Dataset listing

+===+

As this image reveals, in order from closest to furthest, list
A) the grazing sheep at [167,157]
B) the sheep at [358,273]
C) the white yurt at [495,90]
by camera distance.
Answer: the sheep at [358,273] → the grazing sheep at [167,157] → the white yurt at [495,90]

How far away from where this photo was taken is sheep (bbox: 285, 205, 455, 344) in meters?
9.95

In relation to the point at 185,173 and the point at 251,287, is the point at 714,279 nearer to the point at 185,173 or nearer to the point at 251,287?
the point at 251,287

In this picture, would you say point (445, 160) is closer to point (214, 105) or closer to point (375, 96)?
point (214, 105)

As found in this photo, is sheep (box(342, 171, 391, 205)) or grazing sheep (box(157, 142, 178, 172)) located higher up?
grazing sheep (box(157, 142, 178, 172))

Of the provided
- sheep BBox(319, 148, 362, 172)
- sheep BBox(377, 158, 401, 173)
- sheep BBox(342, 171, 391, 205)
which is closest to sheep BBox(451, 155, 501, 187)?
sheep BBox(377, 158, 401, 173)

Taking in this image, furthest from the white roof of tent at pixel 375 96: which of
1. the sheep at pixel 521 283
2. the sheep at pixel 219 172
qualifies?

+===+

* **Exercise aim**: Reproduce the entire listing above verbatim, keeping every line in its original order.

* **Result of this exercise**:
As this image reveals, in order from closest to furthest, list
A) the grazing sheep at [167,157]
B) the sheep at [358,273]
C) the white yurt at [495,90]
by camera distance.
Answer: the sheep at [358,273] → the grazing sheep at [167,157] → the white yurt at [495,90]

How far away from where this photo was taken is sheep (bbox: 285, 205, 455, 344) in meters?
9.95

In relation to the point at 185,173 and the point at 251,287, is the point at 714,279 nearer to the point at 185,173 or nearer to the point at 251,287?
the point at 251,287

In this picture, would you say point (445, 160) is closer to point (214, 105) or closer to point (375, 96)?
point (214, 105)

As found in this photo, is sheep (box(342, 171, 391, 205)) or grazing sheep (box(157, 142, 178, 172)) located higher up?
grazing sheep (box(157, 142, 178, 172))

Of the provided
- sheep BBox(319, 148, 362, 172)
- sheep BBox(377, 158, 401, 173)
- sheep BBox(342, 171, 391, 205)
which is closest to sheep BBox(451, 155, 501, 187)?
sheep BBox(377, 158, 401, 173)

Taking in this image, furthest from the white roof of tent at pixel 375 96: which of
1. the sheep at pixel 521 283
2. the sheep at pixel 219 172
qualifies?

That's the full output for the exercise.